Définition technique
Représentation du parcours du client de la découverte à l'achat (ou à l'action cible) : prise de conscience → intérêt → considération → décision → achat. Chaque étape correspond à des contenus et des objectifs différents (trafic, leads, ventes). Le funnel permet d'identifier les goulots d'étranglement (où les gens quittent) et d'optimiser chaque palier. En e-commerce : accueil → catégorie → fiche produit → panier → checkout.
Comment ça fonctionne ?
On définit les étapes (pages ou actions) et on mesure le volume à chaque palier. Exemple e-commerce : sessions → vues produit → ajout au panier → début checkout → achat. Le taux de passage d'une étape à l'autre (taux de conversion entre paliers) révèle les pertes. On optimise les étapes où le taux chute le plus.
L'erreur classique à éviter
Tunnel trop long (trop d'étapes, trop de formulaires). Ne pas mesurer les paliers (on ne sait pas où ça coince). Confondre le funnel idéal et le parcours réel (les utilisateurs ne suivent pas toujours un chemin linéaire).
Impact business : pourquoi s'en soucier ?

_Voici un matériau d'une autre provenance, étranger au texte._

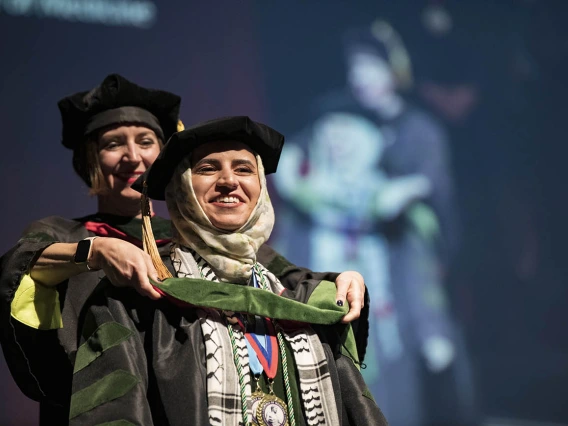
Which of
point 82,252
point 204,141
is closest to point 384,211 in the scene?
point 204,141

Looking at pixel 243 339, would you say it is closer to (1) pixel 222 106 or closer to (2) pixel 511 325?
(1) pixel 222 106

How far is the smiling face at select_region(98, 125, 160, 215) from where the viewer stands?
8.72 ft

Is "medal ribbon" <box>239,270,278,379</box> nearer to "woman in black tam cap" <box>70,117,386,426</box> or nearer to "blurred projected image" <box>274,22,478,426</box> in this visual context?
"woman in black tam cap" <box>70,117,386,426</box>

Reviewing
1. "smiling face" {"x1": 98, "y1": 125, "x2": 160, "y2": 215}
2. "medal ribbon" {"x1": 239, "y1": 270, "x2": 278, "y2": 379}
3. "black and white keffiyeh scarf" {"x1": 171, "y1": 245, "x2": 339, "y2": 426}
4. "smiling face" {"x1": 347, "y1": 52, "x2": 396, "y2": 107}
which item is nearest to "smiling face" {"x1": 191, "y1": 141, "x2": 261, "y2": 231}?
"black and white keffiyeh scarf" {"x1": 171, "y1": 245, "x2": 339, "y2": 426}

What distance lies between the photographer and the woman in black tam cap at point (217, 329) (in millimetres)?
1852

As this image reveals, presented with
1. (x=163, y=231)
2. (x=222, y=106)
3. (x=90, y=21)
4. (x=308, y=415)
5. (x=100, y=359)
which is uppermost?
(x=90, y=21)

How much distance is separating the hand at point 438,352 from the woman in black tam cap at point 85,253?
2.13m

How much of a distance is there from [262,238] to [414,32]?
294 centimetres

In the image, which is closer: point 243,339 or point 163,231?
point 243,339

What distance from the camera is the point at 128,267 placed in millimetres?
1937

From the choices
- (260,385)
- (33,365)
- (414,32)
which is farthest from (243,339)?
(414,32)

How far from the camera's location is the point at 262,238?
2.13m

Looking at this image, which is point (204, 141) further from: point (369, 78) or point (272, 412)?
point (369, 78)

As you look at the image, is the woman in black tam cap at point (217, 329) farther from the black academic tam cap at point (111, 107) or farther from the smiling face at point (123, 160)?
the black academic tam cap at point (111, 107)
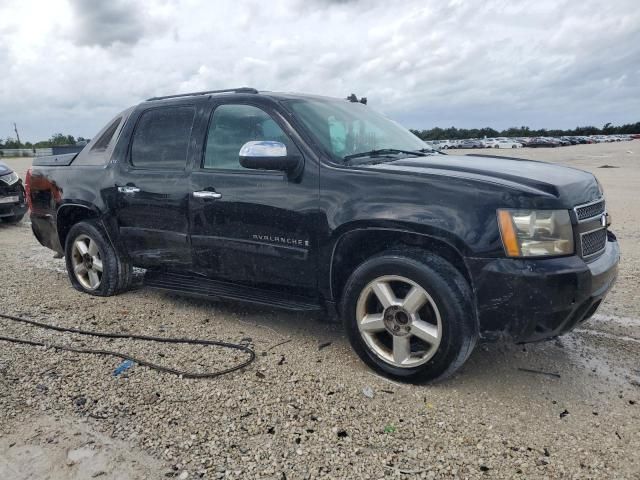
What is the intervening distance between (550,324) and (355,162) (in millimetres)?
1554

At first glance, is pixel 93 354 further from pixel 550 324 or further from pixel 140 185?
pixel 550 324

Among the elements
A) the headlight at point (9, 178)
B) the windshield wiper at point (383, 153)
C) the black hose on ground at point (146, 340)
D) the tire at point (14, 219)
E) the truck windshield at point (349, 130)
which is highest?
the truck windshield at point (349, 130)

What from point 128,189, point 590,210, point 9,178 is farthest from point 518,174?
point 9,178

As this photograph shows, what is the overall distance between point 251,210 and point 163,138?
48.7 inches

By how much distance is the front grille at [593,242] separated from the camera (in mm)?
2982

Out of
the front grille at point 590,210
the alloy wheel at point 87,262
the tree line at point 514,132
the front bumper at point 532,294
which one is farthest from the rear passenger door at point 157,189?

Comprendre le funnel permet d'allouer le budget (acquisition vs conversion) et d'améliorer les bonnes pages. Un tunnel trop long ou trop frictionnel fait fuir ; un tunnel court et clair convertit mieux. Pour le business, la modélisation du funnel est la base du pilotage marketing et des investissements (SEO, ads, email).
La règle d'or
Cartographier le parcours réel (analytics, parcours utilisateur). Réduire le nombre d'étapes et les champs. Mesurer les taux de passage entre chaque palier. Tester des simplifications (checkout en 1 page, formulaire allégé).